→ **Short problem**
Filter the listing below, copying out in full every line that contains the string "Classed".

start

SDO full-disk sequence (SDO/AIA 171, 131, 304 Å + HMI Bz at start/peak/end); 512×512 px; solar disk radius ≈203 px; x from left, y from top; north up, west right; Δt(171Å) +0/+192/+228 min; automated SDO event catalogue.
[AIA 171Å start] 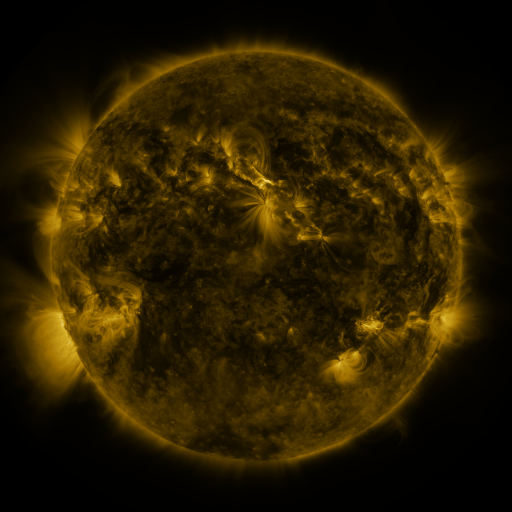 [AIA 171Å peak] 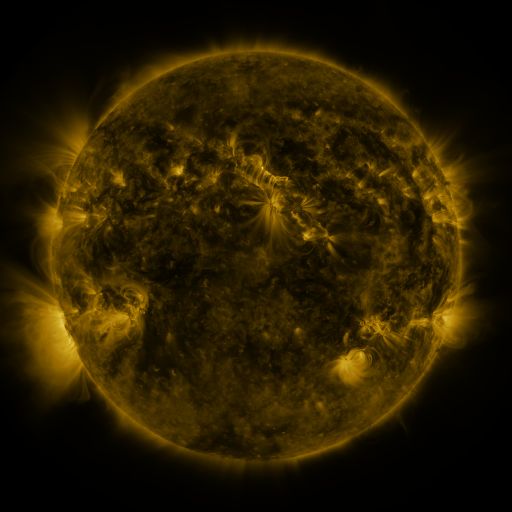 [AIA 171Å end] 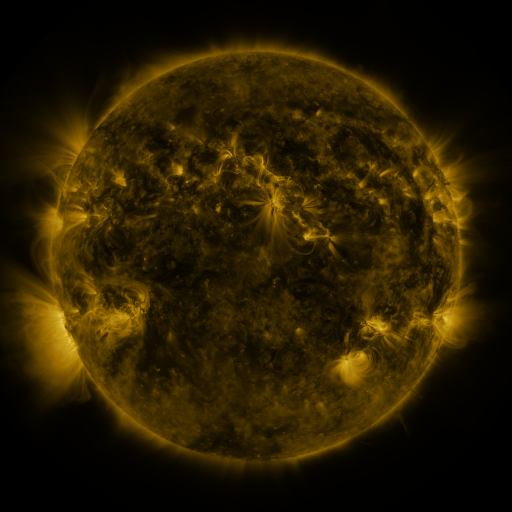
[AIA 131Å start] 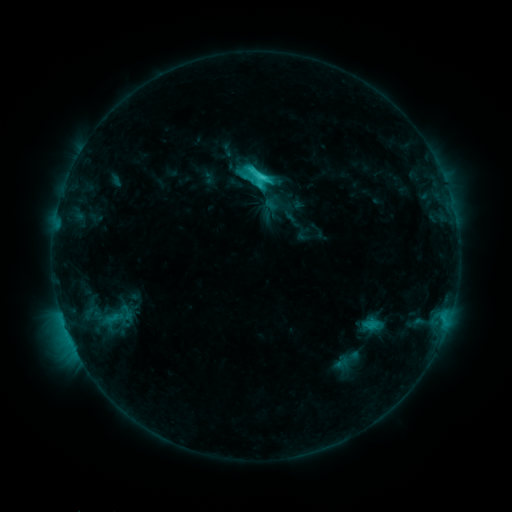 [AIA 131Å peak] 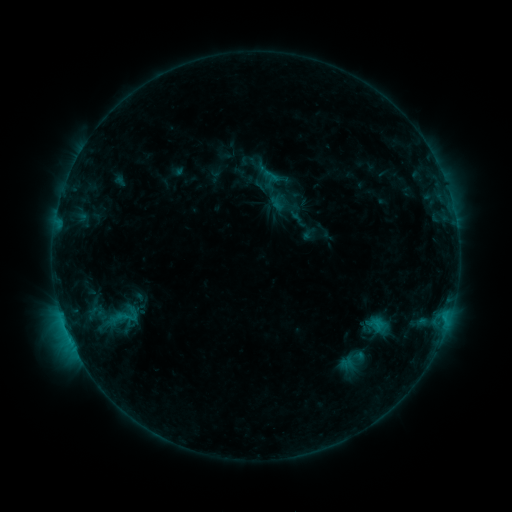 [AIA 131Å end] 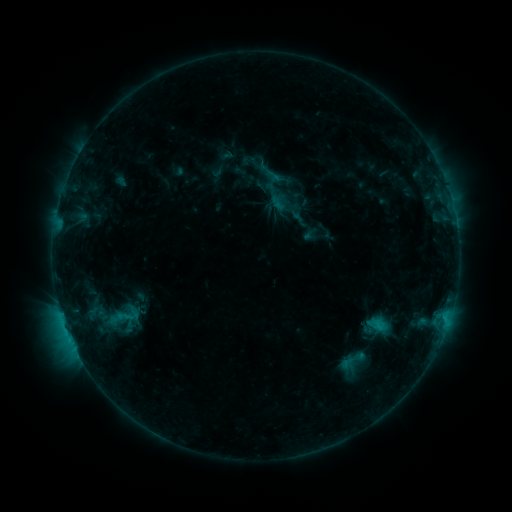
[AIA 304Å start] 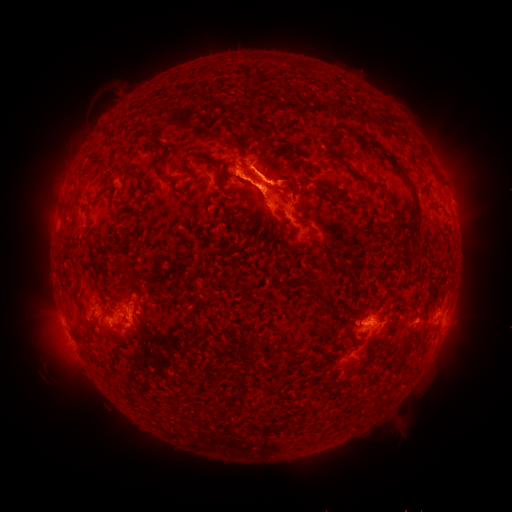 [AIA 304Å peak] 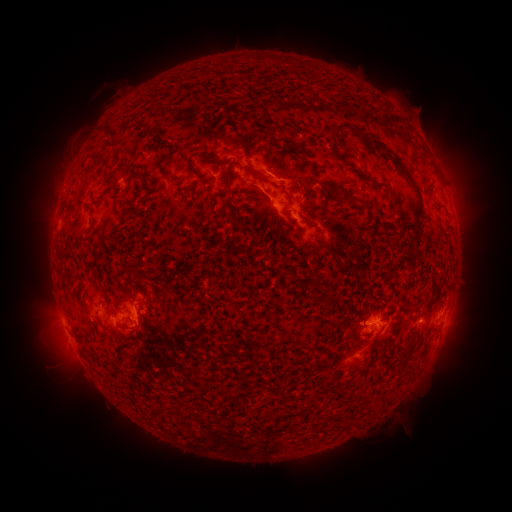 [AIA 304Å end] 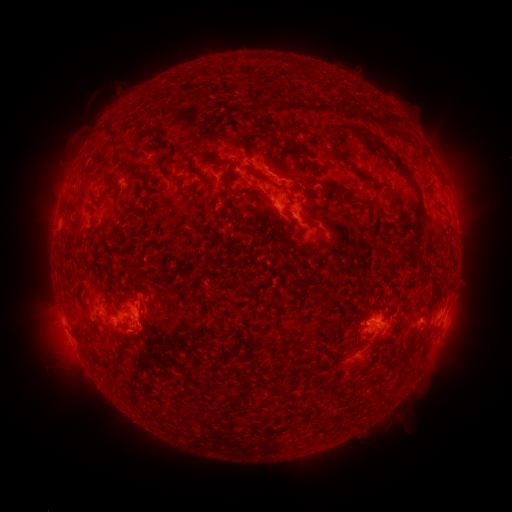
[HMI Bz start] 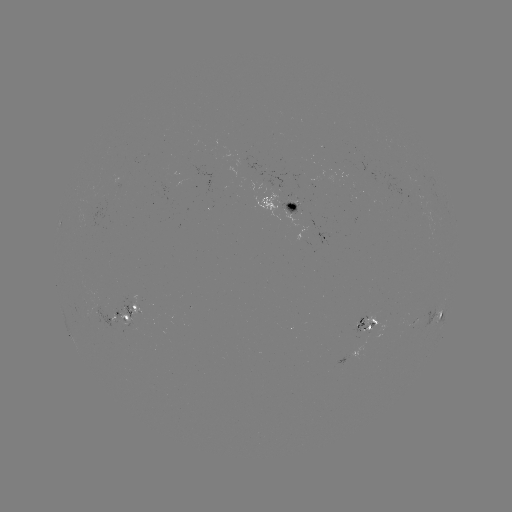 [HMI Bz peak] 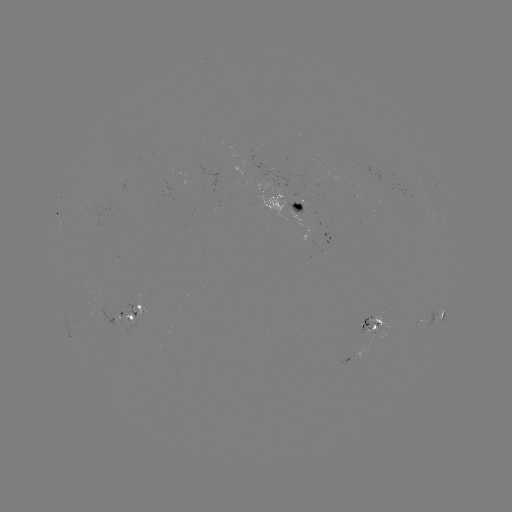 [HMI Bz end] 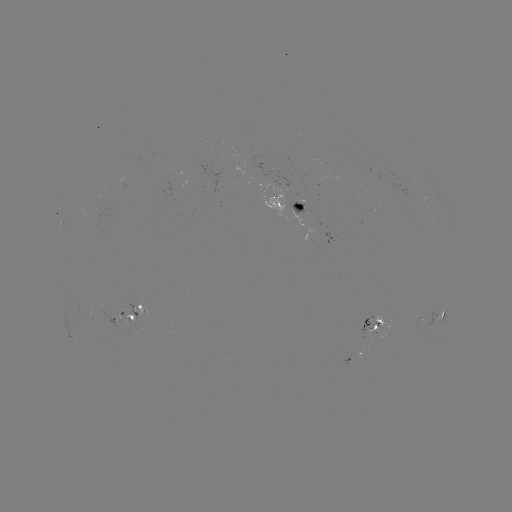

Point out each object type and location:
emerging-flux region: (128, 310)
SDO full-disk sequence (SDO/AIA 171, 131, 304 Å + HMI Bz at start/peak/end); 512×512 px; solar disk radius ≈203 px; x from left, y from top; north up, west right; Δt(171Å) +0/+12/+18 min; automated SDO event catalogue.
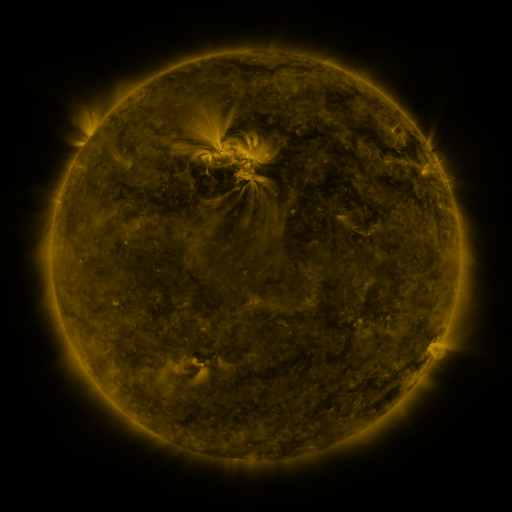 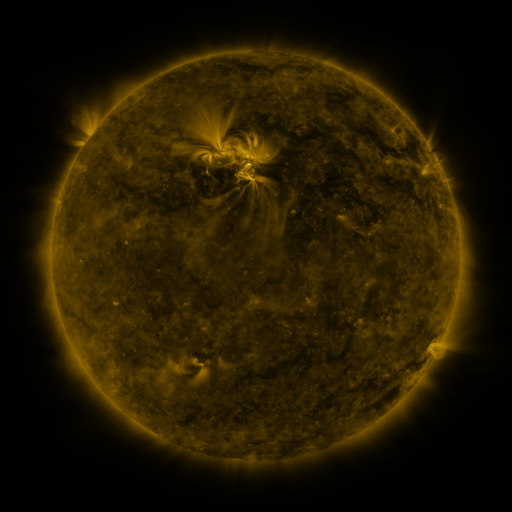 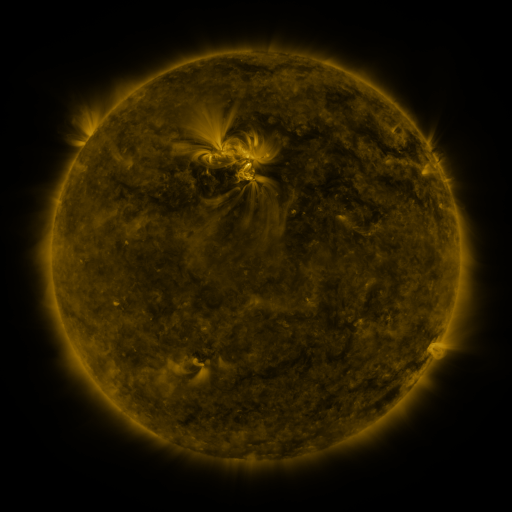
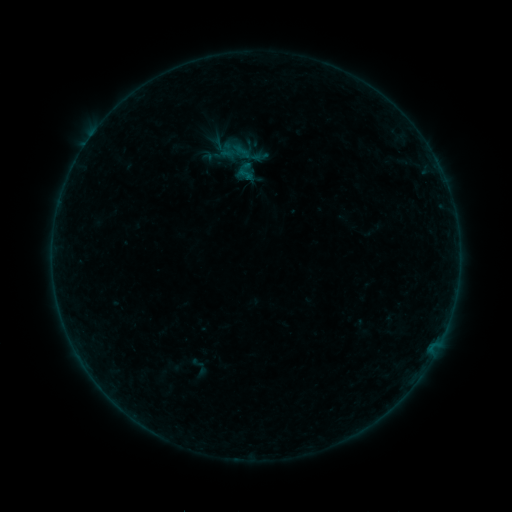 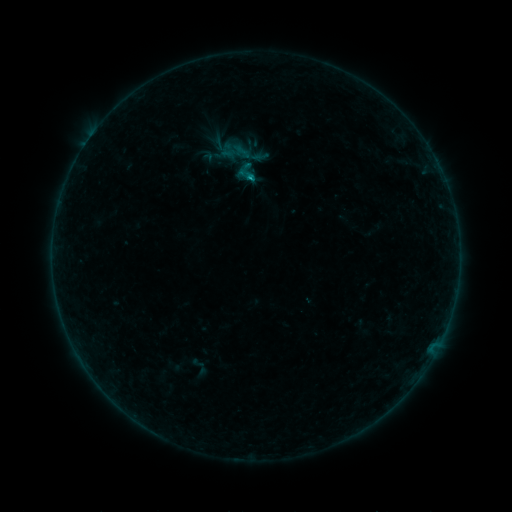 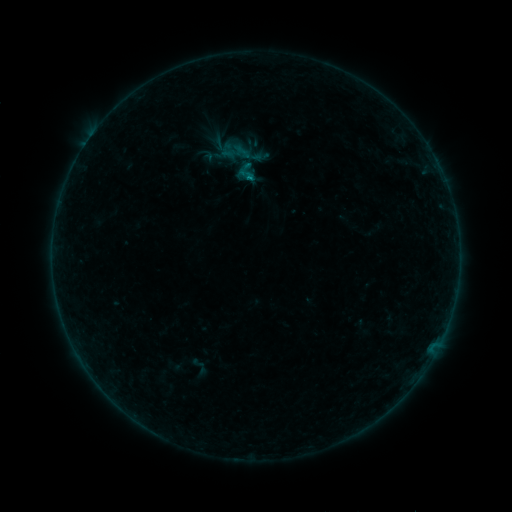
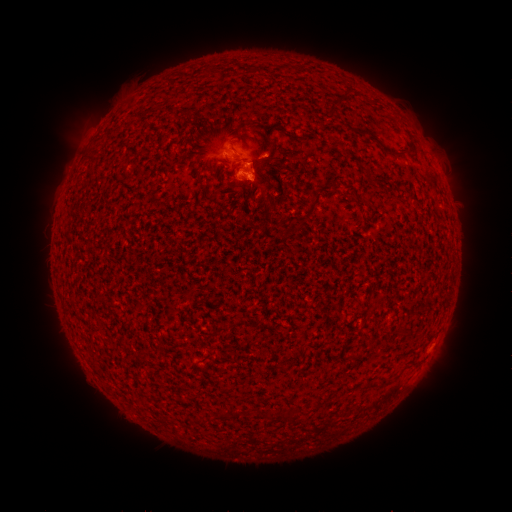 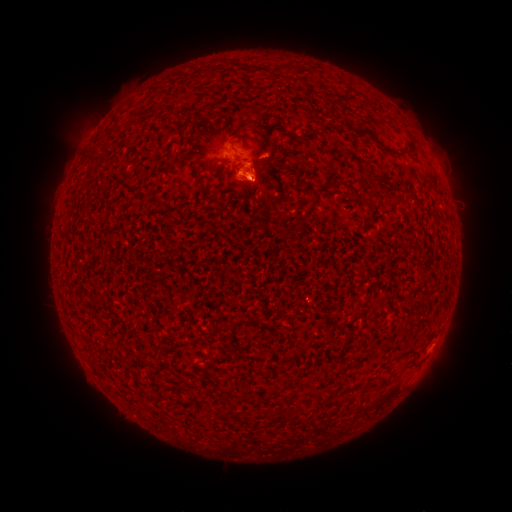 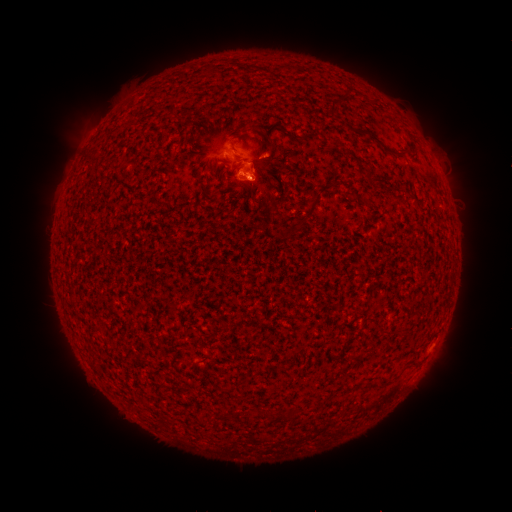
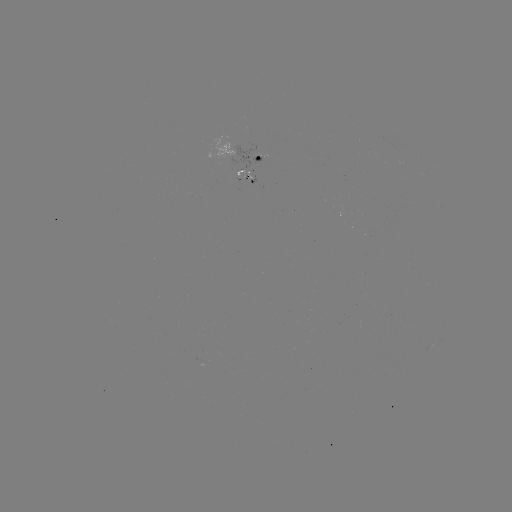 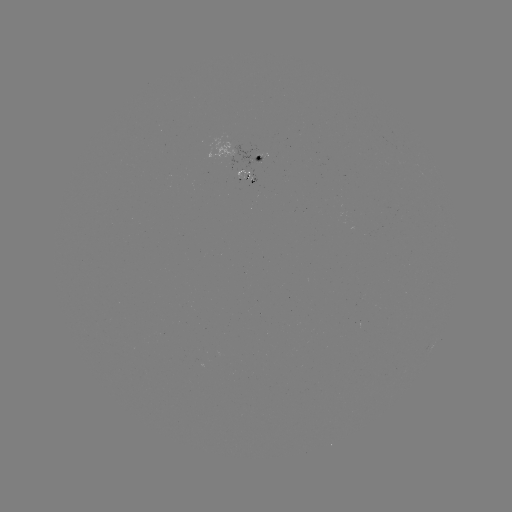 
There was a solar flare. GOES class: B4.5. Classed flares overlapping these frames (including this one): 1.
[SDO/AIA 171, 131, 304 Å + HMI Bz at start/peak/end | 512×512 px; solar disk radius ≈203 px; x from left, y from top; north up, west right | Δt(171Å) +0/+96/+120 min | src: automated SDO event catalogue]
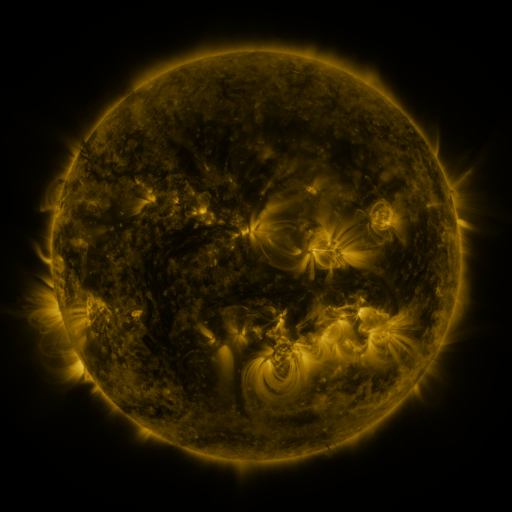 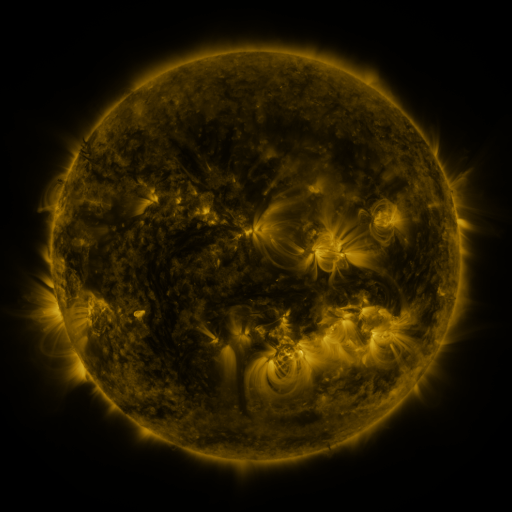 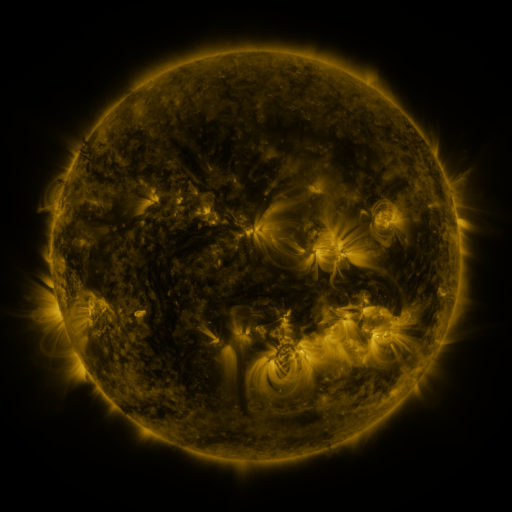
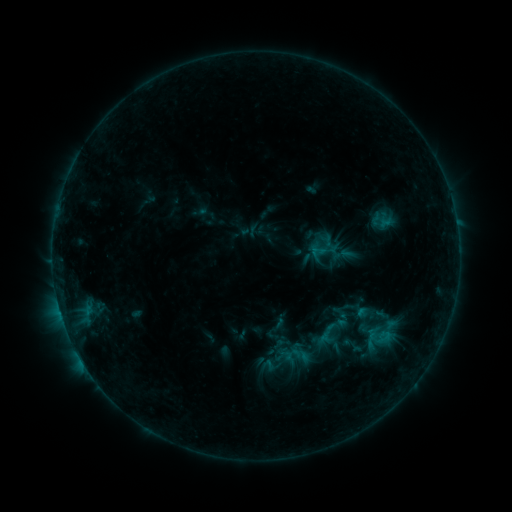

end

→ **Answer for the task**
There was a solar flare. GOES class: B4.5. Classed flares overlapping these frames (including this one): 1.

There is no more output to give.